60.再開
「これどうやって止まるのーーー!」
「やっぱり考えてなかったか」
首からナノが滲み出る。
「あんた村上さんの!こっち来て平気なの?てかいつから!?」
「まぁまぁそんなことより舌、かまないようにね」
「へ?」
「メテオグラビティ―」
超スピードで斜め上に移動していた体がズンと下に落下し始める。
「んんんんんんんんんんんんんんん」
「グラビティ―ゼロ」
落下速度が収まり、ゆっくりと日本本土の地面に落ちて行く。
「これから嶄と合流するのか?」
「いや、私たちはこいつの相手をするからナノは先に行ってて、心配でしょう?」
「こいつ?」
霧の中に人影が見える。
「誰なんだ?」
「ノノハコトっていういかれ野郎よ」
その名前を耳にした途端ナノの表情が曇っていく。
「ノノハ!!?」
「知ってるの?」
「あぁ知ってるよ、なんてったってあの子は日本軍の副隊長だもん」
「!?」
二人がナノの行ったことに肝をつぶしていると縡が物凄いスピードで隣のブラを掴む。
「っが」
「あなたきっとこの子が能力を使える元凶よね?」
ブラの首を締め上げる縡。
「何してる怒!早く戻れ!」
「ッダメ、タマシィガ、、、ハナレ、ナイ」
「私が唯一使える能力なのよ、ーテイクマター、この飛行能力も貰い物」
「ー聖典・焔ー」
植物を縡に巻き付けようとするもあまり伸びずに枯れて粉になって消えてしまう。
「力が」
光輪も消失し、軍服姿もだんだんと元々着ていたトレーニング着に変わってしまう。
「厄介だったの、あの霧。振動は気持ちかったけど//もう飽きちゃった」
まずい、このままじゃ
ブラが完全に意識を失い、それから闇を渦上にブラの周りに形成する。
「さぁこれからどうするの?ただの少女さん?」
「ナノ、先に戻って村上さんに伝えてくれない?」
「なにを?」
ナノの方へ振り返ったカスミはとても優しい微笑ででもどこか寂しそうな目でナノに伝言を伝える。
「しくっちゃった」
カスミの背後に火炎玉が襲い掛かる。
「ダメだ、カスミ!」
「超ウルトラ絶対防御プレートだぜ!」
カスミと火炎玉の間から、下から上に車輪側をカスミに向ける形で何かが通り過ぎて火炎玉からカスミを守る。
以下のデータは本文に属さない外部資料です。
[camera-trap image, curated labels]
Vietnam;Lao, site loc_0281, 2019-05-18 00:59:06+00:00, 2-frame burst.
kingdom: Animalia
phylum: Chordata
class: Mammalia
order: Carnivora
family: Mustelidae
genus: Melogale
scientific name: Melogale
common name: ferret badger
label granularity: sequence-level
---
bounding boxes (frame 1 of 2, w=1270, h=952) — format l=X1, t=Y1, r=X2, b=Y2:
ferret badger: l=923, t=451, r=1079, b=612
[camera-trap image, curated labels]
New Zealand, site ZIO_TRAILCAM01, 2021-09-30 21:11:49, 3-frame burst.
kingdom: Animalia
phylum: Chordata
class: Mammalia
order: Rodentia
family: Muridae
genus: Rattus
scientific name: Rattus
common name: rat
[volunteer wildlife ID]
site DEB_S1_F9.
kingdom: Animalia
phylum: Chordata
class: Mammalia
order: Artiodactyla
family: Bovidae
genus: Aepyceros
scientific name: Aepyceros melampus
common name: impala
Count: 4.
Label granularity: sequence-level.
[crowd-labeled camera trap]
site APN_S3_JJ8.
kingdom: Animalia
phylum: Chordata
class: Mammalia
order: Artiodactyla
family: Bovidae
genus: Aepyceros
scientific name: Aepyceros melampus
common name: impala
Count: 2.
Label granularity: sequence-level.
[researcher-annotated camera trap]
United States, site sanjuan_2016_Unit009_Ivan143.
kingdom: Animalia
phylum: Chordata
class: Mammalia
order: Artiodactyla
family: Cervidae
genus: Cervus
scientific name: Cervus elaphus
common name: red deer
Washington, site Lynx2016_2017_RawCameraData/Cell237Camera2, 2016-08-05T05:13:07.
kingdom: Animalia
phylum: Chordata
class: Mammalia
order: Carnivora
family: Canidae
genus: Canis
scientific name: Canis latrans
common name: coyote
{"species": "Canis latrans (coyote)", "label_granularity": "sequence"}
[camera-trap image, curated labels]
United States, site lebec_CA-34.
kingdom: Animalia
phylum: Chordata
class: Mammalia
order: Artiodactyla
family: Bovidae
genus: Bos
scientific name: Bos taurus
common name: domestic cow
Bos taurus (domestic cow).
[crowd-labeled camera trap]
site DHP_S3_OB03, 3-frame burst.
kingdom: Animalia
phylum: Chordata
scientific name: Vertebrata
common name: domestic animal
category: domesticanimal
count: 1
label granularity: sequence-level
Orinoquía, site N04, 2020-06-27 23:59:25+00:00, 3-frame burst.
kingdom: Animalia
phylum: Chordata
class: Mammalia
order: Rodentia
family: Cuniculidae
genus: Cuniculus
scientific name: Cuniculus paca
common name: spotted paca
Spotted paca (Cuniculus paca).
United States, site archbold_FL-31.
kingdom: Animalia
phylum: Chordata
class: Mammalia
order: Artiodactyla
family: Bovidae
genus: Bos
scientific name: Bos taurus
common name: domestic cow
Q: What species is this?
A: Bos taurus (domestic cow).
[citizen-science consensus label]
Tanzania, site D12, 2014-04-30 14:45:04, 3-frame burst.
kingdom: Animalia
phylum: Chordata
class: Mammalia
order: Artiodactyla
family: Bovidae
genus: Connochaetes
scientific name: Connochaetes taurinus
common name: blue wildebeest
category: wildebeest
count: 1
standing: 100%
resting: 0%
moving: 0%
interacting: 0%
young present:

風圧で髪がなびいてかき分けながら飛行物体を目視する。
飛行物体の羽には日の丸のマーク。
それに特殊な形の羽。
機体ナンバーFー276機『竜』
「堅人!」
運転席の窓からグッとサインをする堅人の後ろにもう一人、機体の外側にしがみついてるものがいた。
「俺もいるよ!」
「風太!!!あんた防衛線は?」
「問題ない!近隣の同盟国と協力して害はすべて取り除いた!」
害はすべて取り除いた、しかもアメリカの撃ってきたやつが恐らく最初で最後の戦闘機能。
核は撃ってこない、一度私が返したからそれにビビるだろう。
てことは!
「第四次世界大戦、完全勝利だ!」
「っっっ!!!」
終戦の報告を受け、鳥肌が立ち汗が上に登っていく。
「あとはじゃあ」
「魔王軍だ、、、け、、、、」
風太がここに来て初めて敵の姿を目視する。
「助っ人かしら?面倒ね」
「ののはこと?」
「あら?私の名前を知っているのね?」
「待て風太!作戦は!」
堅人の静止を聞かず機体から飛んで縡に襲い掛かる。